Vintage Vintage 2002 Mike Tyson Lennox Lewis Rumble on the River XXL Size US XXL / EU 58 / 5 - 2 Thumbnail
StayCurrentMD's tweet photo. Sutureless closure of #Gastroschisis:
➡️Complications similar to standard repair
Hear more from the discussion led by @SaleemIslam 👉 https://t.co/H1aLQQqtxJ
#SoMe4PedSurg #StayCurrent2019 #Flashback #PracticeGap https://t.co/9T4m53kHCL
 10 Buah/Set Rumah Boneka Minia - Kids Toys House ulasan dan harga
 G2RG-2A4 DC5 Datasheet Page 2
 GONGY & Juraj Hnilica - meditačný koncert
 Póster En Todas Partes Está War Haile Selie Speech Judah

[Exercise description]
Copy out the data shown above in full. Match it exactly.

[Reply]
Vintage Vintage 2002 Mike Tyson Lennox Lewis Rumble on the River XXL Size US XXL / EU 58 / 5 - 2 Thumbnail
StayCurrentMD's tweet photo. Sutureless closure of #Gastroschisis:
➡️Complications similar to standard repair
Hear more from the discussion led by @SaleemIslam 👉 https://t.co/H1aLQQqtxJ
#SoMe4PedSurg #StayCurrent2019 #Flashback #PracticeGap https://t.co/9T4m53kHCL
 10 Buah/Set Rumah Boneka Minia - Kids Toys House ulasan dan harga
 G2RG-2A4 DC5 Datasheet Page 2
 GONGY & Juraj Hnilica - meditačný koncert
 Póster En Todas Partes Está War Haile Selie Speech Judah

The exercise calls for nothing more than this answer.